More testing to be done after dog food scare

Citizen Reporter

After Foodcorp had to recall and estimated 104 917 bags of dog food which was contaminated, they will now conduct tests on finished products before sending it out in the future.

Picture AFP

One of the largest dog food distributors in the country, it had to recall several of its dog food brands recently after testing revealed the presence of a maize toxin contamination.

External testing done on finished products reported higher than normal levels of deoxynivalenol, a fungus found on maize that contains mycotoxin.

Popular products such as Bobtail, Dogmor, Bonzo were recalled as well as a number of no named brands which have not been named due to a confidentiality agreement.

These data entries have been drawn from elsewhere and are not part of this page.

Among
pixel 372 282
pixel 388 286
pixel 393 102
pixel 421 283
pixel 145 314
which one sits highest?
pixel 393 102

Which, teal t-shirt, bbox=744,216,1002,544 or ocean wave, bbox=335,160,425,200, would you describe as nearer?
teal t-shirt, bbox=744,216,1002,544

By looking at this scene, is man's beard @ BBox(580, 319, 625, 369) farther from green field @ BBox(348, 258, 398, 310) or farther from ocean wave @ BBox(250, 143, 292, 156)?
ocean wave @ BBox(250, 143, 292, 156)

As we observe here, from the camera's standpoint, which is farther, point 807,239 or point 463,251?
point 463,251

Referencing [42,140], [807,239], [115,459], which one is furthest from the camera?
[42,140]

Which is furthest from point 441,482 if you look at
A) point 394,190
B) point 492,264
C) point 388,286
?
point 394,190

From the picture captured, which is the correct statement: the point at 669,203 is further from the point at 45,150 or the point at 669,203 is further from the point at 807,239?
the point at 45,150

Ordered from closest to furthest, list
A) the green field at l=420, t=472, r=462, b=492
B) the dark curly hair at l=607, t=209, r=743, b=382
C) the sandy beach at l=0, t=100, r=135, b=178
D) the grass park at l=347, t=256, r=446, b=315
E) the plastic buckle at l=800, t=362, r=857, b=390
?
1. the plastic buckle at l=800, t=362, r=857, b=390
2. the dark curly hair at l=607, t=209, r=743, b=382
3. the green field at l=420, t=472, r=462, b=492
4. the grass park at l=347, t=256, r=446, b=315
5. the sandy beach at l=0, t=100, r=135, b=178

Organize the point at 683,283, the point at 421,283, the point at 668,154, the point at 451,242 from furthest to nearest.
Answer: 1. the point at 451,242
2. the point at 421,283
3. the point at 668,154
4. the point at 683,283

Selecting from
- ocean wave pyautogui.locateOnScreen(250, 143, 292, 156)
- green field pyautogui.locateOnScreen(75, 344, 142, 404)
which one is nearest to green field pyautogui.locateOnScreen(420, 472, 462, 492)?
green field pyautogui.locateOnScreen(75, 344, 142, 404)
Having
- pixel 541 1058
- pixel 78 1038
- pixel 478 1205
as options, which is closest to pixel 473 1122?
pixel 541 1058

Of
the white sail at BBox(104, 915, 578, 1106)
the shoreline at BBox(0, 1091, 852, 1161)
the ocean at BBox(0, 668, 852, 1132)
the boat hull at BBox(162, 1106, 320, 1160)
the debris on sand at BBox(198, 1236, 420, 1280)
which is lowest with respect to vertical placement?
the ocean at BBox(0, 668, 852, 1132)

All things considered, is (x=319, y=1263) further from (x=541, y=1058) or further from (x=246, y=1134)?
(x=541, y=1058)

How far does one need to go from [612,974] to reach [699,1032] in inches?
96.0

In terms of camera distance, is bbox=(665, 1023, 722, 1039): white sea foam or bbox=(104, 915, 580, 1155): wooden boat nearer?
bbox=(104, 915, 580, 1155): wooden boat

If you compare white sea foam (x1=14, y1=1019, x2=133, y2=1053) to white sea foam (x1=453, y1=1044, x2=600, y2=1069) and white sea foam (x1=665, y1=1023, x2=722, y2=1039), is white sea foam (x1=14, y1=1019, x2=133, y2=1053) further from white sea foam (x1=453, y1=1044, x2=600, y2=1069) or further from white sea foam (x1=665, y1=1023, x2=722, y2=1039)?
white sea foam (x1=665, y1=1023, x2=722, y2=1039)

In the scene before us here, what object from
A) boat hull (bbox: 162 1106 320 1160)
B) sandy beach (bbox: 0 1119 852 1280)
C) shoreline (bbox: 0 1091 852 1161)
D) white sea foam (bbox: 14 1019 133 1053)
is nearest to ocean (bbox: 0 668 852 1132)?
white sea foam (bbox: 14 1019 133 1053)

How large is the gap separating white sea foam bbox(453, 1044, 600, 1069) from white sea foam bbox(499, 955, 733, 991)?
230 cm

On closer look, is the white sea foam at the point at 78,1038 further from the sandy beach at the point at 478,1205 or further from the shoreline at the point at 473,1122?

Upon receiving the testing results, Foodcorp said all affected brands were removed from the shelves immediately, and approximately 70% of the affected bags have been identified as having been recalled – there are about 30 000 bags potentially at risk.

Foodcorp said that all tests are conducted on all ingredients before production which is a fairly standard procedure, then after production some random tests were done on the products.

READ MORE: Contaminated pet food recalled after scare

 

“It was at this stage that we picked up some discrepancies between the tests and as a precautionary measure decided on the recall. Although the risk of this occurring is low, we have decided from now to do tests on finished product before sending out in future,” said Foodcorp.

Foodcorp added that they were assured by all their retailing partners that the infected stock was removed, but that they would continue to engage and monitor the situation to ensure that all stock was removed.

Although a massive reserve of dog food was recalled, Foodcorp said that the contaminated product would most likely only result in the dog not eating the food and have only received two reports of dogs vomiting, but say this can’t be linked to the contaminated food.

“The most likely result is that the dog refuses to eat the food and we have had about 10 of these complaints. We have had reports through our call centre of two dogs having vomited, however we have not had any confirmed reports that this is as a direct result of the dogs having ingested the contaminated food,” said Foodcorp.